> _Material supplied_
::::

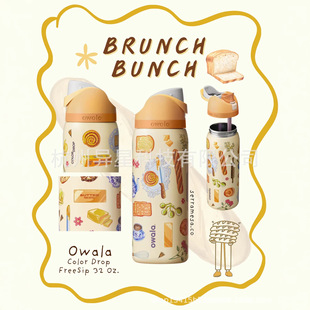 �羳��Ʒowala freesip�f�}��ҹ�����`���ر�304���P��p���ʽ��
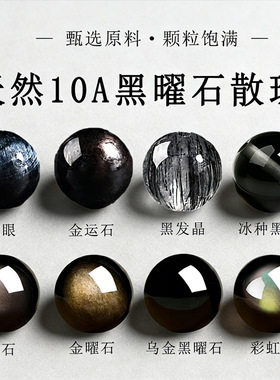 天然10A级黑曜石散珠散批虎眼石黑发晶文玩配珠diy手链手串珠子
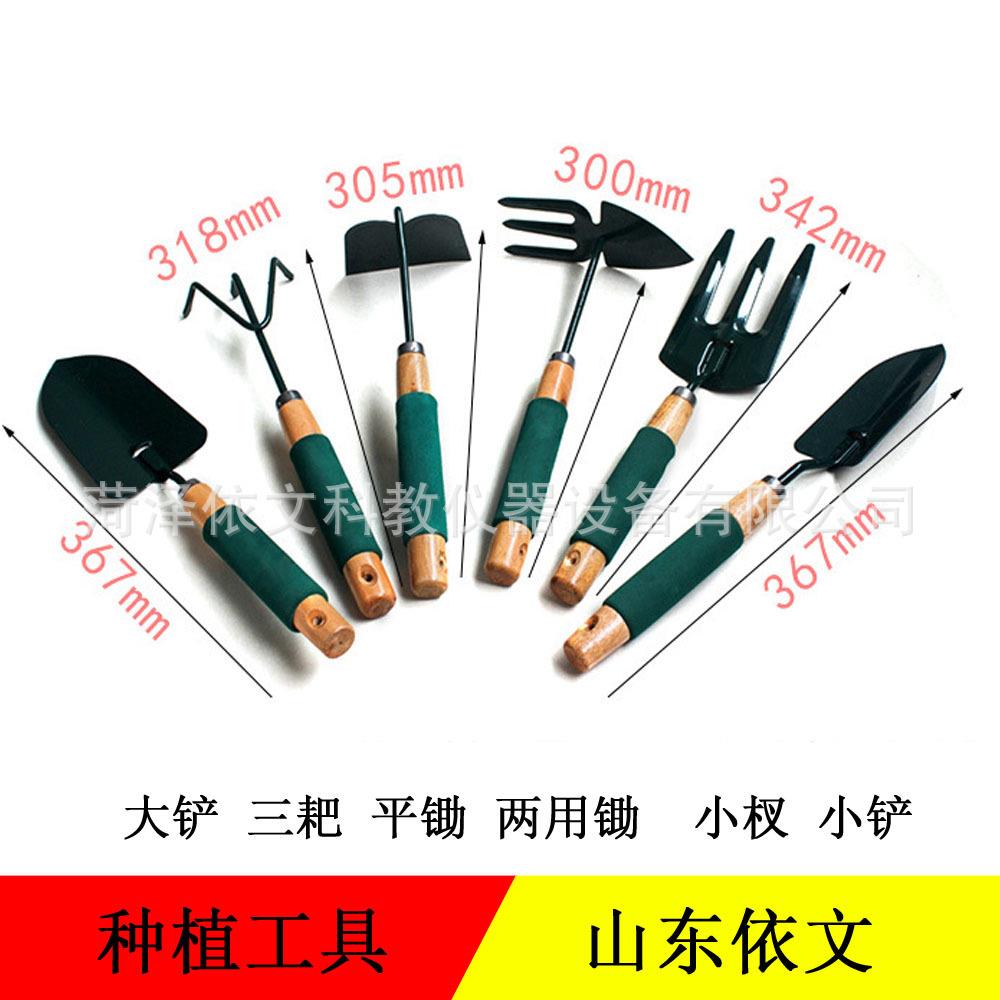 种植工具套装园艺工具中小学劳动通用技术 劳动实践课程教育配送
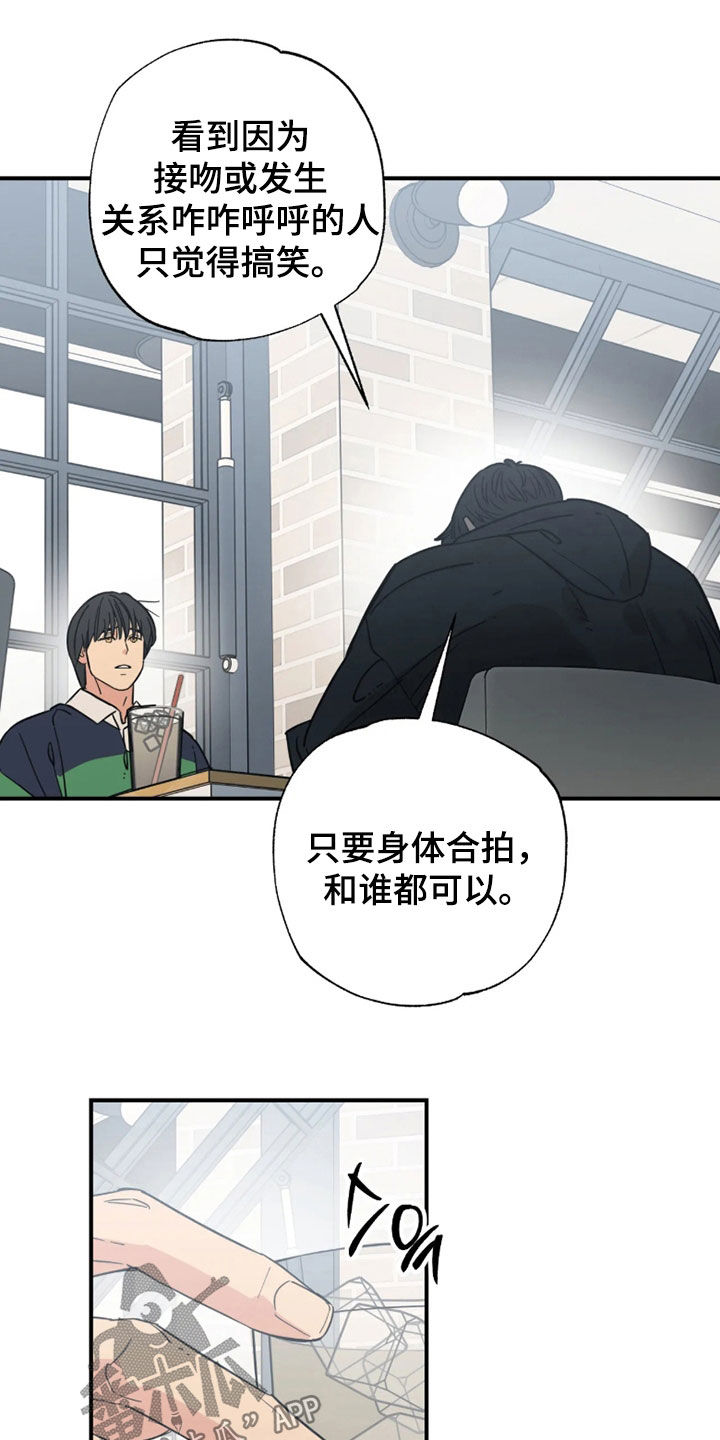 第51话 第18页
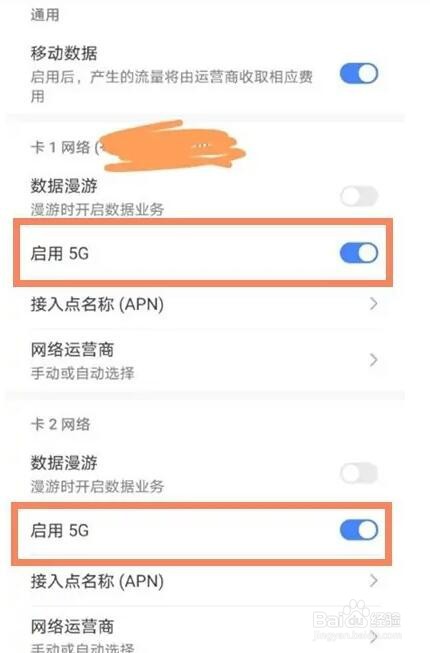 荣耀X30max开启5G设置方法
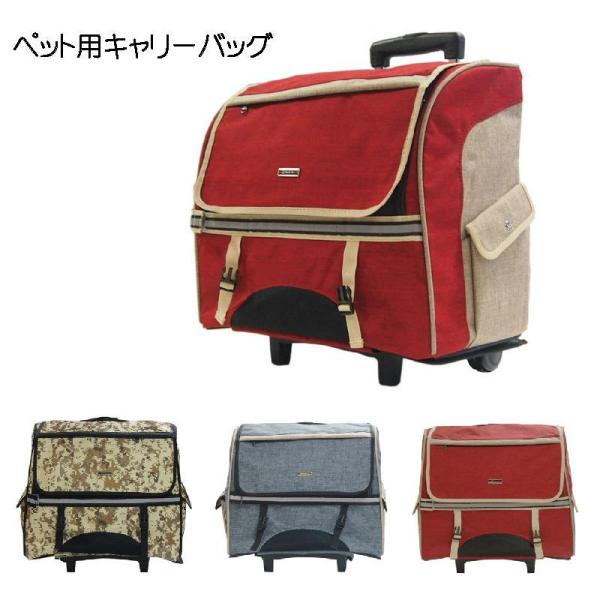 【商品詳細】使用時：約幅42cm×奥行23cm×高さ45cm本体重量：約2.3kg耐荷重量:約10kgまで使用上の注意・耐荷重量を守ってご利用下さい。・ペットを長時間バッグの中に入れた状態にしないで下さい。・ご使用前には必ず細部の破損がない...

::::

> _Exercise_
Transcribe the entries above word for word, but leave every picture out of your copy.

> _Solution to this exercise_
 �羳��Ʒowala freesip�f�}��ҹ�����`���ر�304���P��p���ʽ��
 天然10A级黑曜石散珠散批虎眼石黑发晶文玩配珠diy手链手串珠子
 种植工具套装园艺工具中小学劳动通用技术 劳动实践课程教育配送
 第51话 第18页
 荣耀X30max开启5G设置方法
 【商品詳細】使用時：約幅42cm×奥行23cm×高さ45cm本体重量：約2.3kg耐荷重量:約10kgまで使用上の注意・耐荷重量を守ってご利用下さい。・ペットを長時間バッグの中に入れた状態にしないで下さい。・ご使用前には必ず細部の破損がない...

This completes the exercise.